Supreme Court Nominee Stakes Out Independence From President Trump

WASHINGTON (Reuters) —
U.S. Supreme Court Justice nominee Neil Gorsuch. (AP Photo/Pablo Martinez Monsivais)

Judge Neil Gorsuch, President Donald Trump’s U.S. Supreme Court pick, said on Tuesday he would have no trouble ruling against the president as he tried to stake out his independence amid concerns by Democrats that he would be beholden to the man who nominated him.

With the ideological balance of the Supreme Court at stake, the Senate Judiciary Committee opened the second day of its confirmation hearing for Judge Gorsuch, a conservative federal appeals court judge from Colorado. Republicans, who control Congress, have praised the candidate, 49, as highly qualified for a lifetime appointment as a justice.

Chuck Grassley, the panel’s Republican chairman, asked the judge “whether you’d have any trouble ruling against a president who appointed you.”

“That’s a softball, Mr. Chairman,” the judge said. “I have no difficulty ruling against or for any party, other than based on what the law and facts in the particular case require. And I’m heartened by the support I have received from people who recognize that there’s no such thing as a Republican judge or a Democratic judge. We just have judges in this country.”

Despite slim chances of blocking his nomination in the Republican-led Senate, Democrats have raised questions about Judge Gorsuch’s suitability for the job.

“I have offered no promises on how I’d rule in any case to anyone. And I don’t think it’s appropriate for a judge to do so, no matter who’s doing the asking. And I don’t, because everybody wants a fair judge to come to their case with an open mind and to decide it on the facts and the law,” he told the committee.

The judge shook hands with supporters and senators as he arrived in the committee room. Grassley said the hearing could last about 10 hours, with all the committee members getting to question him.

Before the hearing resumed on Tuesday, about 60 Gorsuch supporters rallied on the sidewalk outside the Senate office building.

In his opening statement to the panel on Monday, Judge Gorsuch defended his judicial record, emphasizing the need for “neutral and independent judges to apply the law.”

Democrats outlined their lines of attack in their opening statements on Monday, with some senators saying they would press him on whether he is independent enough from President Trump, who has condemned federal judges who have put on hold his two executive orders to ban the entry into the United States of people from several Muslim-majority countries.

Judge Gorsuch will also face questioning over cases he has handled in the appeals court in which corporate interests won out over individual workers.

Grassley said on Monday the committee is likely to vote on the nomination on April 3, with the full Senate vote likely soon after. The hearing could last four days.

If Judge Gorsuch is confirmed by the Senate, as expected, he would restore a narrow 5-4 conservative court majority.
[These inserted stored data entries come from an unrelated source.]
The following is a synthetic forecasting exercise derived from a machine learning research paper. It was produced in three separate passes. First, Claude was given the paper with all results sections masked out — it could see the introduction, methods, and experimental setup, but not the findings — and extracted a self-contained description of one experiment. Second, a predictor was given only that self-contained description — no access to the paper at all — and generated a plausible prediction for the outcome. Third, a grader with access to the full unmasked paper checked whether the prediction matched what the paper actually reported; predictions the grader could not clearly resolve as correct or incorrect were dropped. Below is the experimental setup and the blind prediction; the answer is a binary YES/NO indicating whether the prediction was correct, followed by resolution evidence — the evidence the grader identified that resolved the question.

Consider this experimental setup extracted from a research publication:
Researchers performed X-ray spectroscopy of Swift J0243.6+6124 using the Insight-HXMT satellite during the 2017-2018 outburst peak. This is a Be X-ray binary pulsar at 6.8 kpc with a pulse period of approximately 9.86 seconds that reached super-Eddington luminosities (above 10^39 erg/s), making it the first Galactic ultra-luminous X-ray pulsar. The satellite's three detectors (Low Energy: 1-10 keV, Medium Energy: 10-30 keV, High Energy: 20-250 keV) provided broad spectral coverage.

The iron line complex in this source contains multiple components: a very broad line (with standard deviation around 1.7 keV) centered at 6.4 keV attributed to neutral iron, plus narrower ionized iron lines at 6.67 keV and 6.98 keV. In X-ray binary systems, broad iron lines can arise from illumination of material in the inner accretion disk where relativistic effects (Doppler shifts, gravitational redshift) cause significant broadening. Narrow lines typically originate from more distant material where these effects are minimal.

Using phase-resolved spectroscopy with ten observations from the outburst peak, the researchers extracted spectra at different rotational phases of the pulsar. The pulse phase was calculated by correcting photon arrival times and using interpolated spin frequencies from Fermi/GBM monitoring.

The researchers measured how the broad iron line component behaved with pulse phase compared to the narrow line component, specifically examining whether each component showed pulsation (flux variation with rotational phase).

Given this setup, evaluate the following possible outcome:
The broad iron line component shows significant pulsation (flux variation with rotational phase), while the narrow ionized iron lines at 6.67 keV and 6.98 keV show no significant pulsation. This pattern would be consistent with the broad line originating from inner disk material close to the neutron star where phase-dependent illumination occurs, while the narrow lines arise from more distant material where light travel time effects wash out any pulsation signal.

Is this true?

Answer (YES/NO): YES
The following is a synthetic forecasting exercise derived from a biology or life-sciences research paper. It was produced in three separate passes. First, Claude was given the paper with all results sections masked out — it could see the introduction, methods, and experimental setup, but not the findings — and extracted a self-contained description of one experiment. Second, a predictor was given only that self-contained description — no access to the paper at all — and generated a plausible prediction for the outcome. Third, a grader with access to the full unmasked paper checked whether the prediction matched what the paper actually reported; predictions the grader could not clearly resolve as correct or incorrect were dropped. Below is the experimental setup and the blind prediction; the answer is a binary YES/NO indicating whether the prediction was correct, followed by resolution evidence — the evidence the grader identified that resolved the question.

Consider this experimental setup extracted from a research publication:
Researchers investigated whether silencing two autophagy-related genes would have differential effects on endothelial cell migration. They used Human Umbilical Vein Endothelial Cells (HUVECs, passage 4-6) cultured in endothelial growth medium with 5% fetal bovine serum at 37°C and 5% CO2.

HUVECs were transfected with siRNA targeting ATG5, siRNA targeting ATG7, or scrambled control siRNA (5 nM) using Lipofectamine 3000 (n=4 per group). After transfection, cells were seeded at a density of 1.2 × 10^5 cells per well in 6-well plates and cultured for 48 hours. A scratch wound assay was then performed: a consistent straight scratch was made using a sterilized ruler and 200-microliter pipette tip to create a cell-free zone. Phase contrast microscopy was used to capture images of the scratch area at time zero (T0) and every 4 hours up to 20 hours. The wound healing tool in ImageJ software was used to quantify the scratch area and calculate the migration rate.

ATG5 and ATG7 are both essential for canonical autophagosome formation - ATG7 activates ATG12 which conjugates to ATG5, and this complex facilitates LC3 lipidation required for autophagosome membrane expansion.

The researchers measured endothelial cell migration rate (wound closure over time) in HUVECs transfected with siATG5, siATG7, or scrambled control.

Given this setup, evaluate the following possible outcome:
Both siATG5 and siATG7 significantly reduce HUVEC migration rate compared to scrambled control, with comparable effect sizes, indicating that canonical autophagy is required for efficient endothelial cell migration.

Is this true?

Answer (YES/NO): NO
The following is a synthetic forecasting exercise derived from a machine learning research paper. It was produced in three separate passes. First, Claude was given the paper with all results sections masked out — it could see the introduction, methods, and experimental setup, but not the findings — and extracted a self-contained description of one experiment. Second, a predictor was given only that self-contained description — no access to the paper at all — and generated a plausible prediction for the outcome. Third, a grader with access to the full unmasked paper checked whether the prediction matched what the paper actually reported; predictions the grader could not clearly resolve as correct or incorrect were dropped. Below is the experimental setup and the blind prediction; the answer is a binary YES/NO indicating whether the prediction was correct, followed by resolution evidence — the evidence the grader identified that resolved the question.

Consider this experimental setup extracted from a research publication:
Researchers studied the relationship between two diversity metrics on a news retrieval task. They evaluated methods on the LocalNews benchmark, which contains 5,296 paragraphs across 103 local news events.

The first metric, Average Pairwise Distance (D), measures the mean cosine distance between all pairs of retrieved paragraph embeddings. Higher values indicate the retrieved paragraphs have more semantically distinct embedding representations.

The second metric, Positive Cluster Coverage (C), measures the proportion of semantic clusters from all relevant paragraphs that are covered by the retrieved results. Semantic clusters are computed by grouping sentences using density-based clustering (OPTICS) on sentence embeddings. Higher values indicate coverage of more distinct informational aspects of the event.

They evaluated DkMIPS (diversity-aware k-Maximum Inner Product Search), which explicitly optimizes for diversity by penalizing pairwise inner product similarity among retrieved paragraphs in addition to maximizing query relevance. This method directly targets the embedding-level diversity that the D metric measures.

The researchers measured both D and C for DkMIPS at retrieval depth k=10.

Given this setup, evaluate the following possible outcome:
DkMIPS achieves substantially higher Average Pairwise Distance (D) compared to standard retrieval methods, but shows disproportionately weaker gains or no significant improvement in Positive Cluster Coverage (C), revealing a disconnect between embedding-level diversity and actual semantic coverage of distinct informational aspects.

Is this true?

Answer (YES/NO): YES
The seat has been vacant for 13 months, since the death of conservative justice Antonin Scalia.

The court’s ideological leaning could help determine the outcome of cases involving the death penalty, abortion, gun control, environmental regulations, transgender rights, voting rights, immigration, religious liberty, presidential powers and more.

Republicans hold 52 of the Senate’s 100 seats. Under present rules, Judge Gorsuch would need 60 votes to secure confirmation. If he cannot muster 60, Republicans could change the rules to allow confirmation by a simple majority.